Botte da orbi in Fondazione Arena. Metaforiche, sia chiaro, che qua siamo tutti signori. Ma Cecilia Gasdia, la Sovrintendente, e Gianfranco De Cesaris, il direttore generale, non se le mandano a dire. Guerre di deleghe tra i due, ergo lotte di potere: con il presidente della Fondazione, cioè il sindaco Sboarina, che per ora ufficialmente non si muove, sebbene i suoi nei giorni scorsi lo davano pronto a defenestrare la Gasdia per il gran ritorno dell'ex commissario Giuliano Polo.

Ora sarebbe facile scrivere che qui avevamo previsto tutto.
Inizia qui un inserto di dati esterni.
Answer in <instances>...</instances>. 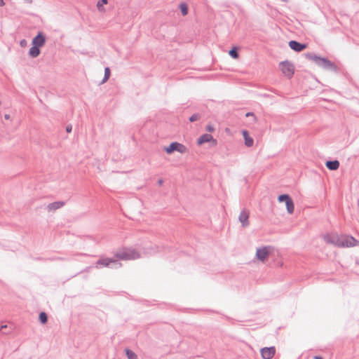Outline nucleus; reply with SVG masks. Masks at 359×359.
<instances>
[{
	"mask_svg": "<svg viewBox=\"0 0 359 359\" xmlns=\"http://www.w3.org/2000/svg\"><path fill=\"white\" fill-rule=\"evenodd\" d=\"M305 56L307 59L313 61L318 66L326 70H330L334 72H337L339 70L337 66L326 57L318 56L313 53H307L305 54Z\"/></svg>",
	"mask_w": 359,
	"mask_h": 359,
	"instance_id": "f257e3e1",
	"label": "nucleus"
},
{
	"mask_svg": "<svg viewBox=\"0 0 359 359\" xmlns=\"http://www.w3.org/2000/svg\"><path fill=\"white\" fill-rule=\"evenodd\" d=\"M324 239L326 243H332L339 247H354L359 245V241L351 236H346L339 238L327 235Z\"/></svg>",
	"mask_w": 359,
	"mask_h": 359,
	"instance_id": "f03ea898",
	"label": "nucleus"
},
{
	"mask_svg": "<svg viewBox=\"0 0 359 359\" xmlns=\"http://www.w3.org/2000/svg\"><path fill=\"white\" fill-rule=\"evenodd\" d=\"M46 41V37L45 34L42 32H39L32 39V46L29 50V55L32 58L38 57L41 53L40 48L45 45Z\"/></svg>",
	"mask_w": 359,
	"mask_h": 359,
	"instance_id": "7ed1b4c3",
	"label": "nucleus"
},
{
	"mask_svg": "<svg viewBox=\"0 0 359 359\" xmlns=\"http://www.w3.org/2000/svg\"><path fill=\"white\" fill-rule=\"evenodd\" d=\"M121 266V263L117 259L101 257L95 264L96 269L101 267H108L111 269H118Z\"/></svg>",
	"mask_w": 359,
	"mask_h": 359,
	"instance_id": "20e7f679",
	"label": "nucleus"
},
{
	"mask_svg": "<svg viewBox=\"0 0 359 359\" xmlns=\"http://www.w3.org/2000/svg\"><path fill=\"white\" fill-rule=\"evenodd\" d=\"M140 257V253L136 250L130 248L125 249L122 252L116 254V257L122 260L135 259Z\"/></svg>",
	"mask_w": 359,
	"mask_h": 359,
	"instance_id": "39448f33",
	"label": "nucleus"
},
{
	"mask_svg": "<svg viewBox=\"0 0 359 359\" xmlns=\"http://www.w3.org/2000/svg\"><path fill=\"white\" fill-rule=\"evenodd\" d=\"M279 66L285 76L287 77L288 79H290L293 76L294 73V67L291 62L288 60L281 62H280Z\"/></svg>",
	"mask_w": 359,
	"mask_h": 359,
	"instance_id": "423d86ee",
	"label": "nucleus"
},
{
	"mask_svg": "<svg viewBox=\"0 0 359 359\" xmlns=\"http://www.w3.org/2000/svg\"><path fill=\"white\" fill-rule=\"evenodd\" d=\"M187 149L184 144L177 142H173L170 144L167 147H165V151L167 154H170L174 151H178L180 154H184Z\"/></svg>",
	"mask_w": 359,
	"mask_h": 359,
	"instance_id": "0eeeda50",
	"label": "nucleus"
},
{
	"mask_svg": "<svg viewBox=\"0 0 359 359\" xmlns=\"http://www.w3.org/2000/svg\"><path fill=\"white\" fill-rule=\"evenodd\" d=\"M206 142H210L211 145L215 147L217 144V140L214 139L212 135L208 133L203 134L198 140L197 144L201 145Z\"/></svg>",
	"mask_w": 359,
	"mask_h": 359,
	"instance_id": "6e6552de",
	"label": "nucleus"
},
{
	"mask_svg": "<svg viewBox=\"0 0 359 359\" xmlns=\"http://www.w3.org/2000/svg\"><path fill=\"white\" fill-rule=\"evenodd\" d=\"M260 353L263 359H271L276 353V348L274 346L264 347L261 348Z\"/></svg>",
	"mask_w": 359,
	"mask_h": 359,
	"instance_id": "1a4fd4ad",
	"label": "nucleus"
},
{
	"mask_svg": "<svg viewBox=\"0 0 359 359\" xmlns=\"http://www.w3.org/2000/svg\"><path fill=\"white\" fill-rule=\"evenodd\" d=\"M269 246L257 248L256 252V257L260 261H265L269 256Z\"/></svg>",
	"mask_w": 359,
	"mask_h": 359,
	"instance_id": "9d476101",
	"label": "nucleus"
},
{
	"mask_svg": "<svg viewBox=\"0 0 359 359\" xmlns=\"http://www.w3.org/2000/svg\"><path fill=\"white\" fill-rule=\"evenodd\" d=\"M288 46L292 50L296 52H301L307 47L306 43H302L295 40L290 41Z\"/></svg>",
	"mask_w": 359,
	"mask_h": 359,
	"instance_id": "9b49d317",
	"label": "nucleus"
},
{
	"mask_svg": "<svg viewBox=\"0 0 359 359\" xmlns=\"http://www.w3.org/2000/svg\"><path fill=\"white\" fill-rule=\"evenodd\" d=\"M249 212L245 209L243 210L238 217V219L242 224L243 227L249 226Z\"/></svg>",
	"mask_w": 359,
	"mask_h": 359,
	"instance_id": "f8f14e48",
	"label": "nucleus"
},
{
	"mask_svg": "<svg viewBox=\"0 0 359 359\" xmlns=\"http://www.w3.org/2000/svg\"><path fill=\"white\" fill-rule=\"evenodd\" d=\"M66 204L65 201H60L49 203L46 208L48 212L55 211L57 209L61 208Z\"/></svg>",
	"mask_w": 359,
	"mask_h": 359,
	"instance_id": "ddd939ff",
	"label": "nucleus"
},
{
	"mask_svg": "<svg viewBox=\"0 0 359 359\" xmlns=\"http://www.w3.org/2000/svg\"><path fill=\"white\" fill-rule=\"evenodd\" d=\"M326 167L330 170H337L339 167V161L338 160L327 161L325 163Z\"/></svg>",
	"mask_w": 359,
	"mask_h": 359,
	"instance_id": "4468645a",
	"label": "nucleus"
},
{
	"mask_svg": "<svg viewBox=\"0 0 359 359\" xmlns=\"http://www.w3.org/2000/svg\"><path fill=\"white\" fill-rule=\"evenodd\" d=\"M243 133V138H244V140H245V144L248 147H250L253 145L254 144V140L249 135V133L247 130H243L242 132Z\"/></svg>",
	"mask_w": 359,
	"mask_h": 359,
	"instance_id": "2eb2a0df",
	"label": "nucleus"
},
{
	"mask_svg": "<svg viewBox=\"0 0 359 359\" xmlns=\"http://www.w3.org/2000/svg\"><path fill=\"white\" fill-rule=\"evenodd\" d=\"M39 320L40 323L43 325L46 324L48 322V315L46 312L41 311L39 315Z\"/></svg>",
	"mask_w": 359,
	"mask_h": 359,
	"instance_id": "dca6fc26",
	"label": "nucleus"
},
{
	"mask_svg": "<svg viewBox=\"0 0 359 359\" xmlns=\"http://www.w3.org/2000/svg\"><path fill=\"white\" fill-rule=\"evenodd\" d=\"M286 208L287 210V212L290 214L293 213L294 209V205L292 199L290 200L289 201H287L285 203Z\"/></svg>",
	"mask_w": 359,
	"mask_h": 359,
	"instance_id": "f3484780",
	"label": "nucleus"
},
{
	"mask_svg": "<svg viewBox=\"0 0 359 359\" xmlns=\"http://www.w3.org/2000/svg\"><path fill=\"white\" fill-rule=\"evenodd\" d=\"M180 11L182 13V15H187L188 14V12H189V8H188V6L186 3H181L180 4Z\"/></svg>",
	"mask_w": 359,
	"mask_h": 359,
	"instance_id": "a211bd4d",
	"label": "nucleus"
},
{
	"mask_svg": "<svg viewBox=\"0 0 359 359\" xmlns=\"http://www.w3.org/2000/svg\"><path fill=\"white\" fill-rule=\"evenodd\" d=\"M291 199H292V198L290 196V195L286 194H280L278 197V201L280 203L285 202L286 203L287 201H289Z\"/></svg>",
	"mask_w": 359,
	"mask_h": 359,
	"instance_id": "6ab92c4d",
	"label": "nucleus"
},
{
	"mask_svg": "<svg viewBox=\"0 0 359 359\" xmlns=\"http://www.w3.org/2000/svg\"><path fill=\"white\" fill-rule=\"evenodd\" d=\"M125 352L128 359H137V355L132 350L126 348Z\"/></svg>",
	"mask_w": 359,
	"mask_h": 359,
	"instance_id": "aec40b11",
	"label": "nucleus"
},
{
	"mask_svg": "<svg viewBox=\"0 0 359 359\" xmlns=\"http://www.w3.org/2000/svg\"><path fill=\"white\" fill-rule=\"evenodd\" d=\"M229 55L233 58V59H237L238 57H239V55H238V48L236 47H233L229 51Z\"/></svg>",
	"mask_w": 359,
	"mask_h": 359,
	"instance_id": "412c9836",
	"label": "nucleus"
},
{
	"mask_svg": "<svg viewBox=\"0 0 359 359\" xmlns=\"http://www.w3.org/2000/svg\"><path fill=\"white\" fill-rule=\"evenodd\" d=\"M110 75H111V71H110L109 67H105L104 78H103L101 83H105L109 79Z\"/></svg>",
	"mask_w": 359,
	"mask_h": 359,
	"instance_id": "4be33fe9",
	"label": "nucleus"
},
{
	"mask_svg": "<svg viewBox=\"0 0 359 359\" xmlns=\"http://www.w3.org/2000/svg\"><path fill=\"white\" fill-rule=\"evenodd\" d=\"M12 330L11 327H8L7 325H1L0 327V331L5 334H9Z\"/></svg>",
	"mask_w": 359,
	"mask_h": 359,
	"instance_id": "5701e85b",
	"label": "nucleus"
},
{
	"mask_svg": "<svg viewBox=\"0 0 359 359\" xmlns=\"http://www.w3.org/2000/svg\"><path fill=\"white\" fill-rule=\"evenodd\" d=\"M201 118V115L198 113H196V114H194L193 115H191L189 120L190 122H195L198 120H199L200 118Z\"/></svg>",
	"mask_w": 359,
	"mask_h": 359,
	"instance_id": "b1692460",
	"label": "nucleus"
},
{
	"mask_svg": "<svg viewBox=\"0 0 359 359\" xmlns=\"http://www.w3.org/2000/svg\"><path fill=\"white\" fill-rule=\"evenodd\" d=\"M205 130L208 132L212 133V132L215 131V128H214V126L212 125L208 124V125L206 126Z\"/></svg>",
	"mask_w": 359,
	"mask_h": 359,
	"instance_id": "393cba45",
	"label": "nucleus"
},
{
	"mask_svg": "<svg viewBox=\"0 0 359 359\" xmlns=\"http://www.w3.org/2000/svg\"><path fill=\"white\" fill-rule=\"evenodd\" d=\"M27 41L25 39H22L20 41V45L21 47H25L27 46Z\"/></svg>",
	"mask_w": 359,
	"mask_h": 359,
	"instance_id": "a878e982",
	"label": "nucleus"
},
{
	"mask_svg": "<svg viewBox=\"0 0 359 359\" xmlns=\"http://www.w3.org/2000/svg\"><path fill=\"white\" fill-rule=\"evenodd\" d=\"M72 130V126L71 124H69L66 126V132L69 133Z\"/></svg>",
	"mask_w": 359,
	"mask_h": 359,
	"instance_id": "bb28decb",
	"label": "nucleus"
},
{
	"mask_svg": "<svg viewBox=\"0 0 359 359\" xmlns=\"http://www.w3.org/2000/svg\"><path fill=\"white\" fill-rule=\"evenodd\" d=\"M245 116H246L247 117H248V116H255V114H254V113H253V112H248V113L246 114V115H245Z\"/></svg>",
	"mask_w": 359,
	"mask_h": 359,
	"instance_id": "cd10ccee",
	"label": "nucleus"
},
{
	"mask_svg": "<svg viewBox=\"0 0 359 359\" xmlns=\"http://www.w3.org/2000/svg\"><path fill=\"white\" fill-rule=\"evenodd\" d=\"M4 118L6 120H9L11 118V116L9 114H4Z\"/></svg>",
	"mask_w": 359,
	"mask_h": 359,
	"instance_id": "c85d7f7f",
	"label": "nucleus"
},
{
	"mask_svg": "<svg viewBox=\"0 0 359 359\" xmlns=\"http://www.w3.org/2000/svg\"><path fill=\"white\" fill-rule=\"evenodd\" d=\"M313 359H323V358L322 356H320V355H315L313 357Z\"/></svg>",
	"mask_w": 359,
	"mask_h": 359,
	"instance_id": "c756f323",
	"label": "nucleus"
},
{
	"mask_svg": "<svg viewBox=\"0 0 359 359\" xmlns=\"http://www.w3.org/2000/svg\"><path fill=\"white\" fill-rule=\"evenodd\" d=\"M163 180H161V179H160V180L158 181V184L159 185H162V184H163Z\"/></svg>",
	"mask_w": 359,
	"mask_h": 359,
	"instance_id": "7c9ffc66",
	"label": "nucleus"
},
{
	"mask_svg": "<svg viewBox=\"0 0 359 359\" xmlns=\"http://www.w3.org/2000/svg\"><path fill=\"white\" fill-rule=\"evenodd\" d=\"M100 2H102L103 4H107L108 2V0H100Z\"/></svg>",
	"mask_w": 359,
	"mask_h": 359,
	"instance_id": "2f4dec72",
	"label": "nucleus"
},
{
	"mask_svg": "<svg viewBox=\"0 0 359 359\" xmlns=\"http://www.w3.org/2000/svg\"><path fill=\"white\" fill-rule=\"evenodd\" d=\"M24 1L27 4H32V0H24Z\"/></svg>",
	"mask_w": 359,
	"mask_h": 359,
	"instance_id": "473e14b6",
	"label": "nucleus"
},
{
	"mask_svg": "<svg viewBox=\"0 0 359 359\" xmlns=\"http://www.w3.org/2000/svg\"><path fill=\"white\" fill-rule=\"evenodd\" d=\"M4 5V2L3 0H0V6H2Z\"/></svg>",
	"mask_w": 359,
	"mask_h": 359,
	"instance_id": "72a5a7b5",
	"label": "nucleus"
},
{
	"mask_svg": "<svg viewBox=\"0 0 359 359\" xmlns=\"http://www.w3.org/2000/svg\"><path fill=\"white\" fill-rule=\"evenodd\" d=\"M97 7H98V8H99L100 6H102V4H100V1H98V3H97Z\"/></svg>",
	"mask_w": 359,
	"mask_h": 359,
	"instance_id": "f704fd0d",
	"label": "nucleus"
},
{
	"mask_svg": "<svg viewBox=\"0 0 359 359\" xmlns=\"http://www.w3.org/2000/svg\"><path fill=\"white\" fill-rule=\"evenodd\" d=\"M51 259H52V260H54V259H55V258ZM55 259H62V258H60V257H57V258H55Z\"/></svg>",
	"mask_w": 359,
	"mask_h": 359,
	"instance_id": "c9c22d12",
	"label": "nucleus"
},
{
	"mask_svg": "<svg viewBox=\"0 0 359 359\" xmlns=\"http://www.w3.org/2000/svg\"><path fill=\"white\" fill-rule=\"evenodd\" d=\"M358 208H359V199L358 201Z\"/></svg>",
	"mask_w": 359,
	"mask_h": 359,
	"instance_id": "e433bc0d",
	"label": "nucleus"
},
{
	"mask_svg": "<svg viewBox=\"0 0 359 359\" xmlns=\"http://www.w3.org/2000/svg\"><path fill=\"white\" fill-rule=\"evenodd\" d=\"M1 104V101L0 100V105Z\"/></svg>",
	"mask_w": 359,
	"mask_h": 359,
	"instance_id": "4c0bfd02",
	"label": "nucleus"
}]
</instances>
Il 10 gennaio, dopo le nomine, in un pezzo di questa rubrica titolavo: “Fondazione Arena, chi comanderà?”. E l'incipit era rivelatore: “Si scrive Gasdia, si legge De Cesaris", perché Sovrintentente era la prima, ma le deleghe le aveva il secondo. Scrivevo: "Il rischio è di trovarsi con troppe teste al ponte di comando”, con “figure di grande personalità e sensibilità diverse. La domanda sorge spontanea: chi comanderà?”.

Domanda inevitabile prevedendo che una come la Gasdia non ci sarebbe stata a fare la comparsa. D'altronde, scrivevo, sulle nomine Sboarina “aveva la classica patata bollente tra le mani” così il sindaco “ha risolto la questione con l'intramontabile metodo doroteo: un colpo al cerchio e uno alla botte”. Tradotto: mettendo un profilo di richiamo (e anche di area dato che la Gasdia è di Fratelli d'Italia) alla sovrintendenza, ma dando il potere a un manager come De Cesaris, che poi era il vero nome che Sboarina inizialmente avrebbe voluto alla sovrintendenza. Della serie, tutti contenti e matassa sbrogliata.

Oggi però e dopo pochi mesi la pax è tramontata e i due cavalli di razza come Gasdia e De Cesaris si trovano per forza di cose a litigare. Nessun stupore, era tutto previsto. Da che mondo è mondo, con troppe teste poi non comanda nessuno. Lo avevamo capito persino noi.